The bottom line: Sources familiar with the negotiations say a few scenarios could play out over the coming days.

  • Mnuchin could agree to increased funding for hospitals and local governments, likely less than the full $250 billion Democrats are seeking.
  • There could be an agreement on technical changes in the bill, such as adding a formal commitment that some of the $250 billion for PPP will create broader access to capital for small businesses in underserved areas.
  • Sources also expect a commitment to including some of Democrats' demands in the next stimulus package, which could be much broader and address some of the longer-term priorities that both parties see as necessary for economic recovery.

3. The great reopening debate

Illustration: Aïda Amer/Axios

The great debate over when and how to reopen the American economy is playing out on the Sunday morning news shows, in opinion pages of the nation's newspapers — and among an increasingly influential cohort of armchair critics taking issue with faulty projections on which the administration has been relying.

What we're watching:

  • Anthony Fauci, director of the National Institute of Allergy and Infectious Diseases, sounded a warning on CNN's "State of the Union," for people who are eager to quickly reopen the country. "There is always the possibility ... as we get into next fall, and the beginning of early winter, that we could see a rebound [of the virus]," Fauci said.
  • Stephen Hahn, Food and Drug commissioner, said on ABC's "This Week": "The models do show that we are very close to the peak [of the virus' impact]. ... I think that information is accurate."
  • Tom Inglesby, director of the Center for Health Security at John Hopkins, said on "Fox News Sunday": "I think it will be too soon to reopen the country on May 1."
  • Christopher Murray, director of the University of Washington's Institute for Health Metrics and Evaluation, said on CBS' "Face the Nation": "We would very clearly have a rebound" if guidelines are eased nationwide on May 1.

What we're reading:

What some in the West Wing are reading:

  • The tweets of former New York Times reporter Alex Berenson, who has gained a following on the right for saying that the virus is far less of a concern than the media and public health officials have made it out to be.

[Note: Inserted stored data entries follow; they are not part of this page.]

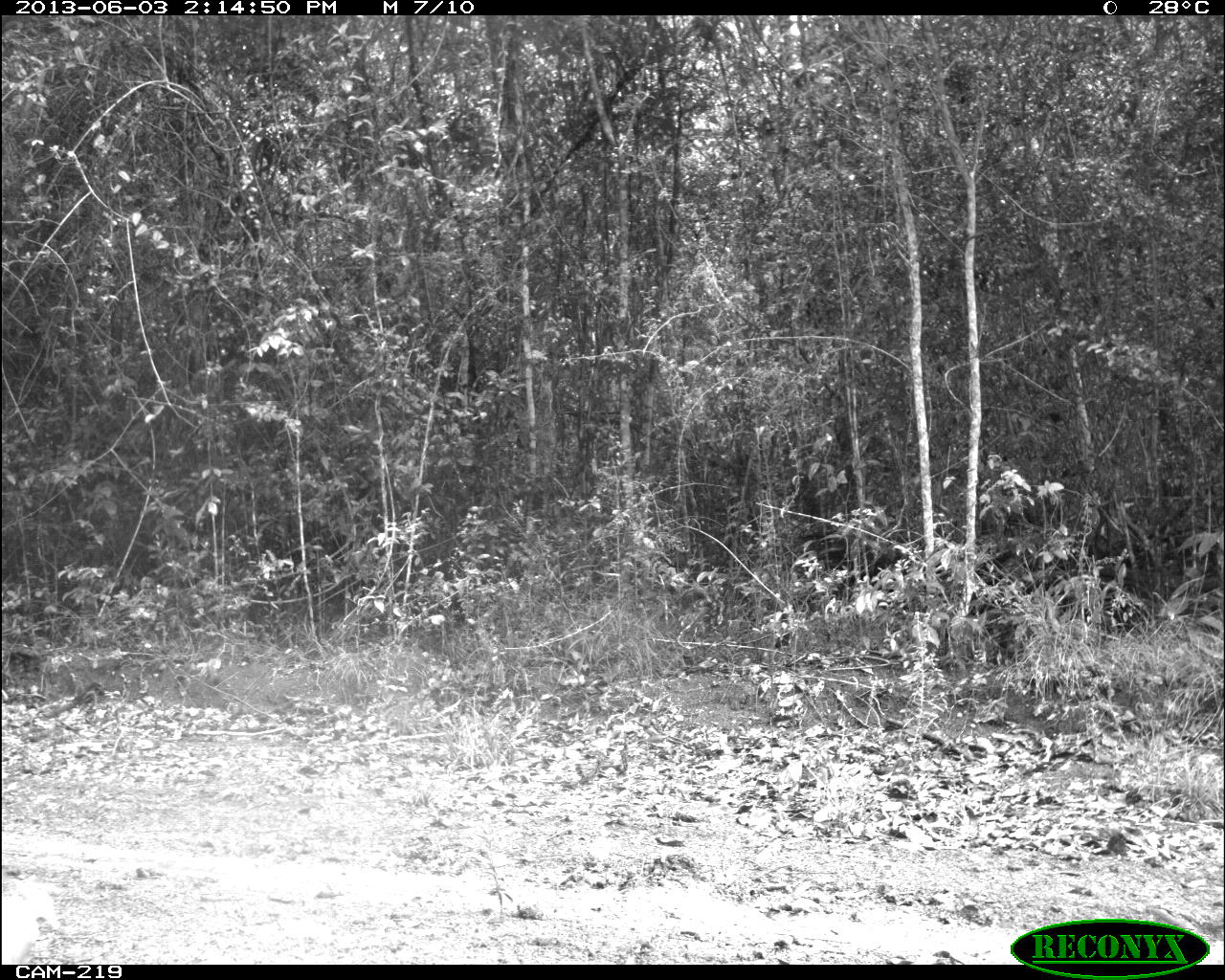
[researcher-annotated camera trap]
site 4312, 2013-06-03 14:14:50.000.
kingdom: Animalia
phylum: Chordata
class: Mammalia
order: Carnivora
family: Felidae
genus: Panthera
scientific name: Panthera onca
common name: jaguar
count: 1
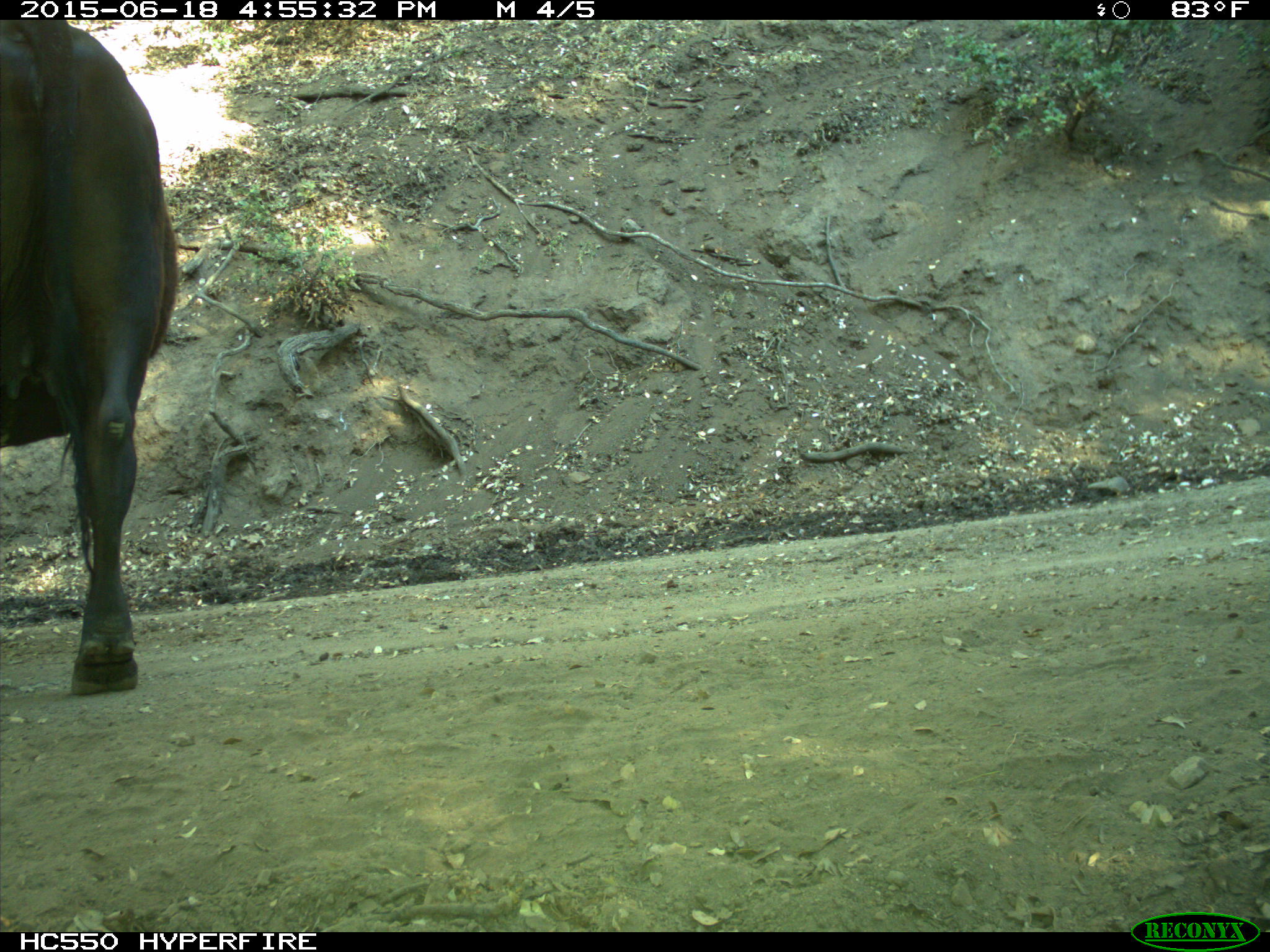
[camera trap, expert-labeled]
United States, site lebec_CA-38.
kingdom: Animalia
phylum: Chordata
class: Mammalia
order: Artiodactyla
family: Bovidae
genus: Bos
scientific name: Bos taurus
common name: domestic cow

4. How America was caught napping in a pandemic

Illustration: Sarah Grillo/Axios

"The Trump administration has taken the brunt of the blame for America's lack of preparedness for the Covid-19 pandemic, which has caught the world’s wealthiest nation embarrassingly off-guard and plunged it into an economic and health catastrophe," writes Politico's Dan Diamond, in a deeply reported investigation of the two decades of government policies that preceded this crisis.

  • "But the cycle of inattention has roots far deeper than that, according to interviews with top policymakers from three administrations covering 20 years."

Why it matters: "After each major health crisis of the last two decades, American health and political leaders have launched preparedness programs and issued blunt warnings to their successors — only to watch as those programs were defunded, staff was allowed to depart and Washington forgot the stark lessons it had just learned."

The bottom line: "That cycle then accelerated during the tumultuous Trump administration, said the health officials interviewed for this story, nearly all of whom cited Trump's willingness to disregard evidence and stick with his gut as the coronavirus threat menaced the nation."

Worthy of your time

5. Sneak Peek diary

Photo: Bill Clark/CQ-Roll Call, Inc via Getty Images

The House is on recess through April 20, but Speaker Nancy Pelosi says she may push that date back, Alayna reports.

The Senate is on recess this week and will reconvene on Monday, April 20.

  • Upon return, the Senate will vote on the confirmation of Robert J. Feitel as inspector general of the Nuclear Regulatory Commission.

The White House did not provide a copy of President Trump’s schedule, but the daily coronavirus task force briefings are expected to continue, per a White House official.